June 18, 2018

Senator Hassan Discusses Need to Lower Prescription Drug Prices and Preserve Protections for Pre-existing Conditions


Senator Hassan with participants at today’s roundtable discussion at Cashin Senior Center in Manchester

MANCHESTER – Today, Senator Maggie Hassan hosted a roundtable discussion at the Cashin Senior Center about the need to preserve protections for people with pre-existing conditions and to take action to lower the cost of prescription drugs. She was joined by Dr. Jeffrey A. Cohen of Dartmouth-Hitchcock Health, Todd Fahey of AARP, and Granite Staters who shared their stories about the need to tackle these important health care priorities.
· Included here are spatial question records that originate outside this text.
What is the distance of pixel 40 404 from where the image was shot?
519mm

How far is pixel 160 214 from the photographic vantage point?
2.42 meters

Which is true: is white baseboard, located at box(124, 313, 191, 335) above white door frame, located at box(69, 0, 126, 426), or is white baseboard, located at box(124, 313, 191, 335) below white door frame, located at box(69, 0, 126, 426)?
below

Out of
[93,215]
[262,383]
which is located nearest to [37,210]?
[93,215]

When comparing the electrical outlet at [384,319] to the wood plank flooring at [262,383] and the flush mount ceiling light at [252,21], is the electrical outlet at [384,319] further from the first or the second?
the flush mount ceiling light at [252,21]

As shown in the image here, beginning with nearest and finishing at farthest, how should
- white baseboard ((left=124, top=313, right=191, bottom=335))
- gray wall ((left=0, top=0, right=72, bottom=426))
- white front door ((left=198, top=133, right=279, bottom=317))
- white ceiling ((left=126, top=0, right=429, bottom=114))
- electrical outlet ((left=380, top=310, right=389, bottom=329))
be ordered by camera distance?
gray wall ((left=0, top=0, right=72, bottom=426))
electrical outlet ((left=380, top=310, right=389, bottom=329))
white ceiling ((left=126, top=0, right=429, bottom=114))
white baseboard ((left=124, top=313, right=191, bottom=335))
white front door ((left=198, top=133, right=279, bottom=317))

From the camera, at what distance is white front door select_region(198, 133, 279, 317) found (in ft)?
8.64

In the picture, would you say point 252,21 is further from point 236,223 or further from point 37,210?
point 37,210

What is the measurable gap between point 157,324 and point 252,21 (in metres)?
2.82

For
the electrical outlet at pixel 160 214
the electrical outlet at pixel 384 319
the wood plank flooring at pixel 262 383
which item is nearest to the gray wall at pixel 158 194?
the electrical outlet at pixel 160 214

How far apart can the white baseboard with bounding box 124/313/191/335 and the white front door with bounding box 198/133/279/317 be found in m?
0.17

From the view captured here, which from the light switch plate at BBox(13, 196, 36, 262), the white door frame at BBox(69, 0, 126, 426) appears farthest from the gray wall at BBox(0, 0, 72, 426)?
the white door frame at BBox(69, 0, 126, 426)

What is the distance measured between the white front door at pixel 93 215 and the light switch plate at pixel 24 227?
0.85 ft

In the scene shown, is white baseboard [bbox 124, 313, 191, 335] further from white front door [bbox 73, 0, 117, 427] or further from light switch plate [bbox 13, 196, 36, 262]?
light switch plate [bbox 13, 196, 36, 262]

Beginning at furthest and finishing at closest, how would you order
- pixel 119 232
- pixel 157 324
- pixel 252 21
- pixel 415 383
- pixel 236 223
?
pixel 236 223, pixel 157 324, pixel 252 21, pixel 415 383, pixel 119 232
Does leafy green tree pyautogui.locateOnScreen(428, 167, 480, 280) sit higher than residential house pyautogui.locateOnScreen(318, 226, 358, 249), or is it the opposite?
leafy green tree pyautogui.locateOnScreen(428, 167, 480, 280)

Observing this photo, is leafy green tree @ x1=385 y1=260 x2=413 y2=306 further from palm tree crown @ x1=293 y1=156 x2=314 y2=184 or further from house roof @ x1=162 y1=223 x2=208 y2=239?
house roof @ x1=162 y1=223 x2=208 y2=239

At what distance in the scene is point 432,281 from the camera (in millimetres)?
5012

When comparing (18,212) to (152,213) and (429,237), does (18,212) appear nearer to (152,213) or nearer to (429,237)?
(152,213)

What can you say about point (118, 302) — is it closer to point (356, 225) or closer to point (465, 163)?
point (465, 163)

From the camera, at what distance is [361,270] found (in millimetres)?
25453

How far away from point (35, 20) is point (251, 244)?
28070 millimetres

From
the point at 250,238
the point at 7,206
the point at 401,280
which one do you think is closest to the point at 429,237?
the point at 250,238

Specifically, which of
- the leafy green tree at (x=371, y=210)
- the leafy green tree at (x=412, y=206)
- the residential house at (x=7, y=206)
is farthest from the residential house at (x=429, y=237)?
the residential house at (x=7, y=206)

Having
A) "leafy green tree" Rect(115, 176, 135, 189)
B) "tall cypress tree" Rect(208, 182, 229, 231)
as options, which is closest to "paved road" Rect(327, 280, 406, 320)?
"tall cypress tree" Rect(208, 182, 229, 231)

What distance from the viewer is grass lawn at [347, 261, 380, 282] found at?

Last week, during a Senate Health, Education, Labor, and Pensions Committee hearing, Senator Hassan called out the Secretary of Health and Human Services, Alex Azar, for claiming that the Trump Administration is concerned about lowering prescription drug prices while also seeking to eliminate protections for people with pre-existing conditions, which would lead many Americans to lose health insurance coverage and, in turn, force them to pay more for prescription drugs.

See below for highlights from the discussion:

“Affordable health coverage is critical to the freedom, dignity, and well-being of our citizens and also to the strength of our economy,” Senator Hassan said.  “I hear all the time from seniors and families around New Hampshire that high drug cost are forcing them to make truly agonizing decisions. Do you put food on your table or do you fill a prescription that could improve, or in some cases, even save a life? I am focused on taking real action to lower health care costs, particularly with regard to prescription drugs. I am going to continue to stand against partisan attacks on Granite Staters and Americans’ health care, and will work with anyone who is focused on lowering health care costs.” 

“I see these very hard choices for my patients, and it really is heart-rending,” said Dr. Jeffrey A. Cohen, speaking on the rising cost of prescription drugs. “On a personal level, this is something that every day I appreciate; the real difficulties that my patients experience. Something has to be done about this. I'm not a policy person, but there are areas, like [taking away] pre-existing conditions, that would just have a catastrophic effect on my patients...So I think we're really facing a crisis and I’m wondering when the tipping point will occur when people realize action needs to be taken.”

“I have two sons, my youngest has a genetic condition,” said Vanessa Gregoire, on her son’s health care costs. “It causes him to have hearing loss, speech apraxia, and asthma. Just his inhalers alone is something we have to budget for monthly. We are a typical, working family, we don't make tons of money...We do have to sometimes decide, OK, we can only put a little bit of gas in the car because we need to be able to afford his inhaler this week. We have to limit what we can do and how we live our lives just to be able to afford medication.”

"This is a health matter, this is not something we can dismiss" said Deborah Opramella, on discussing her family’s decision to prioritize their health. "On top of the medicine that my husband takes for his heath right now, and for the diabetes medicine that I take, we spend about $400 a month in medications alone. My husband has a great job, I have a good job, I can’t imagine another family doing what we're doing.”